Chapter 9. Understanding VoltDB Memory Usage

Documentation

VoltDB Home » Documentation » Guide to Performance and Customization

Chapter 9. Understanding VoltDB Memory Usage

VoltDB is an in-memory database. Storing data in memory has the advantage of eliminating the performance penalty of disk accesses (among other things). However, with the complex interaction of VoltDB memory usage and how operating systems allocate and deallocate memory, it can be tricky understanding exactly how much memory is being used at any given time. For example, deleting rows of data can result in a temporary increase in memory usage, which seems counterintuitive at first.

This chapter explains how VoltDB uses memory, the impact of system memory allocation and deallocation functions on your database's memory utilization, and variables available to you to help control memory usage.

9.1. How VoltDB Uses Memory

The memory that VoltDB uses can be grouped, loosely, into three buckets:

  • Persistent

  • Semi-persistent

  • Temporary

Persistent memory is, as you might expect, the memory used for storing actual database records, including tables, indexes, and views. The larger the volume of data in the database, the more memory required to store it. String and varbinary columns longer than 63 bytes are not stored in line. Instead they are stored as pointers to the content in a separate string storage area, which is also part of persistent memory.

Semi-persistent memory is used for temporary storage while processing SQL statements and certain system procedures. In particular, semi-persistent memory includes temporary tables and the undo buffer.

  • Temporary tables are where data is processed as part of an SQL statement. For example, if you execute an SQL statement like SELECT * FROM flight WHERE DESTINATION='LAX', all of the tuples meeting the selection criteria are copied into temporary tables before being returned to the initiator. If the stored procedure is multi-partitioned, each partition creates a copy of its tuples and the initiator merges the multiple copies.

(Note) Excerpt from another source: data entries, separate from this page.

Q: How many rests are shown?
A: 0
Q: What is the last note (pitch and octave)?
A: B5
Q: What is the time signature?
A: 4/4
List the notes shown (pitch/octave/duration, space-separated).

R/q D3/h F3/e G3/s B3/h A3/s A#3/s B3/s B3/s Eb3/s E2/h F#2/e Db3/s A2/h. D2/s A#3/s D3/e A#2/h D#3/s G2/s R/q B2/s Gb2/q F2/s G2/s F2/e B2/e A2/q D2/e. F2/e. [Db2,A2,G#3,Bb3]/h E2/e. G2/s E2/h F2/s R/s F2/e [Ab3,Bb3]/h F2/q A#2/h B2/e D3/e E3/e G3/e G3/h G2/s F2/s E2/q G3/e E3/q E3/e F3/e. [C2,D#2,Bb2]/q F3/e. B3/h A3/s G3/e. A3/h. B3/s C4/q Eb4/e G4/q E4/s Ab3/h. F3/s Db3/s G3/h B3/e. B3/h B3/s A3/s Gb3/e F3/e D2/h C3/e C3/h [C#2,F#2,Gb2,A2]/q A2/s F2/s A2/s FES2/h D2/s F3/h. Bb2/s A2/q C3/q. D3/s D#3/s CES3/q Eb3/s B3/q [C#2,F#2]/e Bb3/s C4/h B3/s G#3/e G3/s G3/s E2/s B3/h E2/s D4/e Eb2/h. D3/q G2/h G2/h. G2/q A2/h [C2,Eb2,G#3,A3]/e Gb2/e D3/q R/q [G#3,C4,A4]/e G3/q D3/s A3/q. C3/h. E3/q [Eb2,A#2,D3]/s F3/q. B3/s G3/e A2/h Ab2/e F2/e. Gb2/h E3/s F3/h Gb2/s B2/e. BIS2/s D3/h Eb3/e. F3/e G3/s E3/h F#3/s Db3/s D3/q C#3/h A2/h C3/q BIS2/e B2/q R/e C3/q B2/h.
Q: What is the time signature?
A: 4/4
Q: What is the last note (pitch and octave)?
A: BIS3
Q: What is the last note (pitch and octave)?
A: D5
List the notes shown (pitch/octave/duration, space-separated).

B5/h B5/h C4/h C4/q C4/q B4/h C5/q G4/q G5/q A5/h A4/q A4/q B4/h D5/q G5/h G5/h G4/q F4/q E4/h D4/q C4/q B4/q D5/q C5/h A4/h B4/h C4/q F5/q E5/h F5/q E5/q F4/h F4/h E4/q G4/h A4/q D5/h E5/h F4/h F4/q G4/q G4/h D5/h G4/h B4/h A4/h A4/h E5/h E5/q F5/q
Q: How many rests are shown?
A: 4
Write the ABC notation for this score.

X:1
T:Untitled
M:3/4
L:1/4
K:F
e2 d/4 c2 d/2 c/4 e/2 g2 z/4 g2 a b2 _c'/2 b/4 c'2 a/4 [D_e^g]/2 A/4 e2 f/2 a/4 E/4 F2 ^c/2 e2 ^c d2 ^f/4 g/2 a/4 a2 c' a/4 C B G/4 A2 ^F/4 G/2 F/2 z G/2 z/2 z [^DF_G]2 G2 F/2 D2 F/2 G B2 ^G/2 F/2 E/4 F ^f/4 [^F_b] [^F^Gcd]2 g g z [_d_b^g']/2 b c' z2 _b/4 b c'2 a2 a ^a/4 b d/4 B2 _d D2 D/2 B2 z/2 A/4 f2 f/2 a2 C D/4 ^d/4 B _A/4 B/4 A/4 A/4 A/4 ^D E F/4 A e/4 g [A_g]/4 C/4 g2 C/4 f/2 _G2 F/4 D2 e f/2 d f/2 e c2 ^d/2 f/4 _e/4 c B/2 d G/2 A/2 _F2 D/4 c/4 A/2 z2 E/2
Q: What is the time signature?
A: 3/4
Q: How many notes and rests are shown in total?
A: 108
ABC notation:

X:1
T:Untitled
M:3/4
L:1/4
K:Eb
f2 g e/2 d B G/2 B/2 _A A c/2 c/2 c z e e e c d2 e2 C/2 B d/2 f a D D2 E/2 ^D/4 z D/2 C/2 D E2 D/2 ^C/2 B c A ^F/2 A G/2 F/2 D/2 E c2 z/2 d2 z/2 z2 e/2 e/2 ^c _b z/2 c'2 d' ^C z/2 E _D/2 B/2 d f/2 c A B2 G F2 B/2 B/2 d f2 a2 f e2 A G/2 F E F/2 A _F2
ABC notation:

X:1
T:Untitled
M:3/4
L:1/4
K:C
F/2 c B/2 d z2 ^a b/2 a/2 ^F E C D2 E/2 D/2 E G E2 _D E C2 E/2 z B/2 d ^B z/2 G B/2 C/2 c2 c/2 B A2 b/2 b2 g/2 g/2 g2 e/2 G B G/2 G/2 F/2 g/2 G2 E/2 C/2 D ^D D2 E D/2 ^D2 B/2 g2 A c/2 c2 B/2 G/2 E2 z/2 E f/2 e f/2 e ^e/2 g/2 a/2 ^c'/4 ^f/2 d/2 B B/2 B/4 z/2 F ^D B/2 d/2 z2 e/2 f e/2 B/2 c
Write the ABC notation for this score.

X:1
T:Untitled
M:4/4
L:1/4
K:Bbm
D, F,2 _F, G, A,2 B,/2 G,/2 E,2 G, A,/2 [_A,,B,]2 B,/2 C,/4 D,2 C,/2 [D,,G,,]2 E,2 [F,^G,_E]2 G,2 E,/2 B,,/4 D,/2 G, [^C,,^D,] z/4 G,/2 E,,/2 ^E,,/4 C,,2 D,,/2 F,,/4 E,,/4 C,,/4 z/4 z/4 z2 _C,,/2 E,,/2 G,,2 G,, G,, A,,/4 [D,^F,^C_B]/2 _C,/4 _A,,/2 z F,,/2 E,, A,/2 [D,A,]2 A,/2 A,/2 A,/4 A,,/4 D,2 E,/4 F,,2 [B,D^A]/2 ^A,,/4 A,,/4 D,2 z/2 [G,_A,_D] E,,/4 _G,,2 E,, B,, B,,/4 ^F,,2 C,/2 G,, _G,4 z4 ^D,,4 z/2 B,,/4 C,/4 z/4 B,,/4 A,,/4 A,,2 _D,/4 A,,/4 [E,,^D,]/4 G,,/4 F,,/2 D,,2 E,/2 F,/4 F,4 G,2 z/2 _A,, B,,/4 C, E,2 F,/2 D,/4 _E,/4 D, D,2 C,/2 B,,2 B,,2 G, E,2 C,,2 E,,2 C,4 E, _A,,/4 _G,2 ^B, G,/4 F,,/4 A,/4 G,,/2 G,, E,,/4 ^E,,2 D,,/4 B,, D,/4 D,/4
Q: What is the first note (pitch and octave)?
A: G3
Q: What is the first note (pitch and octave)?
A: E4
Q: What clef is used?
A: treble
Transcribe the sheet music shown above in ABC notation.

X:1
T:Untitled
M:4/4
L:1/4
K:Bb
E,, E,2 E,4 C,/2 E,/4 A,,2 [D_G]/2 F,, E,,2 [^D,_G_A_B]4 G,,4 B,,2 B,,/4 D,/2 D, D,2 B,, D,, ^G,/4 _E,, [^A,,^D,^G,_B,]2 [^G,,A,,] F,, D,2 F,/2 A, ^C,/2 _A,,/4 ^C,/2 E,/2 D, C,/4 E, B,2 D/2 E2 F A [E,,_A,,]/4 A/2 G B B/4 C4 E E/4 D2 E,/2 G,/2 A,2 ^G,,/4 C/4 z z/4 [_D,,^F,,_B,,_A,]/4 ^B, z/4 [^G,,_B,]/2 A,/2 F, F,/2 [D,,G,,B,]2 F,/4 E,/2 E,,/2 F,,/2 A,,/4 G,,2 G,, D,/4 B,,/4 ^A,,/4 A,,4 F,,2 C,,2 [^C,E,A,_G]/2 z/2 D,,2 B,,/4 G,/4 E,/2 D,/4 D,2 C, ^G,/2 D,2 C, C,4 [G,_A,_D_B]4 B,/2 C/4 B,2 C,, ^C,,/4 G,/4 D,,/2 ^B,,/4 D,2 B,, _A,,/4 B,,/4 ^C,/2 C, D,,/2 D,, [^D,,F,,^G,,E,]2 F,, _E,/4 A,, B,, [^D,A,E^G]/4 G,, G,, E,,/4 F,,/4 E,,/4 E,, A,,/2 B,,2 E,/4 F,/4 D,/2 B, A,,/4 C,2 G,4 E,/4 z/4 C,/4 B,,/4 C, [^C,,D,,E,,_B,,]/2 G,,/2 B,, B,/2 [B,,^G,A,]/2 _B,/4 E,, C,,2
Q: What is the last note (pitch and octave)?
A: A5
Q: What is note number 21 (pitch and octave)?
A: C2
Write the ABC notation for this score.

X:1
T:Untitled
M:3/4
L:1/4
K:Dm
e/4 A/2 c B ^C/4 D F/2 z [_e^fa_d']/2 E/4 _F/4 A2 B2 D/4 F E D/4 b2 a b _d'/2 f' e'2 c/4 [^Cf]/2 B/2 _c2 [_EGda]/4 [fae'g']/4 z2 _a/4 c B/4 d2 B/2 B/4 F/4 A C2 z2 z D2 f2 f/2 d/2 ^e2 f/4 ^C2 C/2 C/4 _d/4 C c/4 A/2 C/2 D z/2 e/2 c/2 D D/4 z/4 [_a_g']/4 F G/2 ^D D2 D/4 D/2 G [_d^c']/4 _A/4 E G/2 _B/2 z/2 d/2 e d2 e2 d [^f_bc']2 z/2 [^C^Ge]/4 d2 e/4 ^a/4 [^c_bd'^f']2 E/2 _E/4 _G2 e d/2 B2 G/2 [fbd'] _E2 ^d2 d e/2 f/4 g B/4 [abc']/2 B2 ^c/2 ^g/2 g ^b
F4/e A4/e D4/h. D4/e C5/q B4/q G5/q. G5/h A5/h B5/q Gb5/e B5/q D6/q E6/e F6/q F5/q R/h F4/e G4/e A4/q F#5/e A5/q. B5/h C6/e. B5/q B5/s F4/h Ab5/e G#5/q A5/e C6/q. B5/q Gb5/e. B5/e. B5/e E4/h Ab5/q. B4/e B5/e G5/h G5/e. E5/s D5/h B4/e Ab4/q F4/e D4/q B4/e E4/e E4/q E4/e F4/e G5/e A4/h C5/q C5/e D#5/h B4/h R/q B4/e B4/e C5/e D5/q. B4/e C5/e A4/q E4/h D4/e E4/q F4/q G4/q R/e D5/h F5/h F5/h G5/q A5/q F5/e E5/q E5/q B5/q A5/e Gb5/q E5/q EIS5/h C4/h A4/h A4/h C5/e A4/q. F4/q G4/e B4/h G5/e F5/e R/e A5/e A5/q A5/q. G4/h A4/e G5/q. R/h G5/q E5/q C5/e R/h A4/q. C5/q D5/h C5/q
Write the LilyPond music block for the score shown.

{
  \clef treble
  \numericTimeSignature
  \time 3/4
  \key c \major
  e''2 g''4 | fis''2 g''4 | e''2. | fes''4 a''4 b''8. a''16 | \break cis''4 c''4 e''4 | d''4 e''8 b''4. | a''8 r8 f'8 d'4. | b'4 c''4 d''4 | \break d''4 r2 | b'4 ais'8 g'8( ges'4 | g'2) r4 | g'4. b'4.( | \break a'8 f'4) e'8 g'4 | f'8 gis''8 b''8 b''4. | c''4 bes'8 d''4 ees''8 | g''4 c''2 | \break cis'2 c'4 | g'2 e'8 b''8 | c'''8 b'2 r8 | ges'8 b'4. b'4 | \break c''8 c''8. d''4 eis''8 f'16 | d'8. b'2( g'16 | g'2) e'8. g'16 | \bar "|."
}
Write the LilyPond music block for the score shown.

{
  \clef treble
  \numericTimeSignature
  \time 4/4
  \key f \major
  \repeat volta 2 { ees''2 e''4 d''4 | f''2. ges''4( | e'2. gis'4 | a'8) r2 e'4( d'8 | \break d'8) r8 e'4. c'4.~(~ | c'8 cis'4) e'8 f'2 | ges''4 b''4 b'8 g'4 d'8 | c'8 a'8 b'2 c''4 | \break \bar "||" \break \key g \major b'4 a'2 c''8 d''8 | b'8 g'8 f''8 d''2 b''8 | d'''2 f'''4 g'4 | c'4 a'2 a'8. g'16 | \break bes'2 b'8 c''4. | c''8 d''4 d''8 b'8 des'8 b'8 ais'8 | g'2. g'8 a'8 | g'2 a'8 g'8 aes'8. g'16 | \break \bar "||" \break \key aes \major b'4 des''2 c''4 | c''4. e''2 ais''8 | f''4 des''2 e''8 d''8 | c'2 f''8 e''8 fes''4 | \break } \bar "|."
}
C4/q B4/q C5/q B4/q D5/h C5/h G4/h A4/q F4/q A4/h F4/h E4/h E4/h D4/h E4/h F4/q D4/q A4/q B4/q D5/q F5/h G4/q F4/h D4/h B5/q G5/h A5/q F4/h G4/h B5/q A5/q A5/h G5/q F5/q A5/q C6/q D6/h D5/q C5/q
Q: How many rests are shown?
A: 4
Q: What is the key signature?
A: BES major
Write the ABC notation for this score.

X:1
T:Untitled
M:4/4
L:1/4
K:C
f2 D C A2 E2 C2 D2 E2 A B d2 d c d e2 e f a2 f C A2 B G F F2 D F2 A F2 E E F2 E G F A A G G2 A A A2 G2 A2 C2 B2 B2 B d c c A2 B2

  • The undo buffer is also associated with the execution of SQL statements. Any tuples that are modified or deleted as part of an SQL statement are recorded in the undo buffer until the transaction is committed or rolled back.

Semi-persistent memory is also used for buffers related to system activities such as snapshots and export. While a snapshot is occurring, a certain amount of memory is required for overhead, as well as copy-on-write buffers. Normally, snapshots are written directly from the tables in memory, thus requiring no additional overhead. However, if snapshots are non-blocking (performed asynchronously while other transactions are executing), any tuples that need to be modified before they are written to the snapshot get copied into semi-persistent memory. This technique is known as "copy-on-write". The consequence is that mixing asynchronous snapshots with frequent deletes and updates will increase the memory usage.

Similarly, when export is enabled, any insertions into export streams are written to an export buffer in semi-persistent memory until the export connector sends the data to the export target.

Temporary memory is used by VoltDB to manage the queueing and distribution of procedures to the individual partitions. Temporary memory includes the queue of pending procedure invocations as well as buffers for the return values for the completed procedures (until the client application retrieves them).

Figure 9.1, “The Three Types of Memory in VoltDB” illustrates how the three types of memory are allocated in VoltDB.

Figure 9.1. The Three Types of Memory in VoltDB

The Three Types of Memory in VoltDB

The sum of the persistent, semi-persistent, and temporary memory is what makes up the total memory (what is referred to as resident set size, or RSS) used by VoltDB on the server.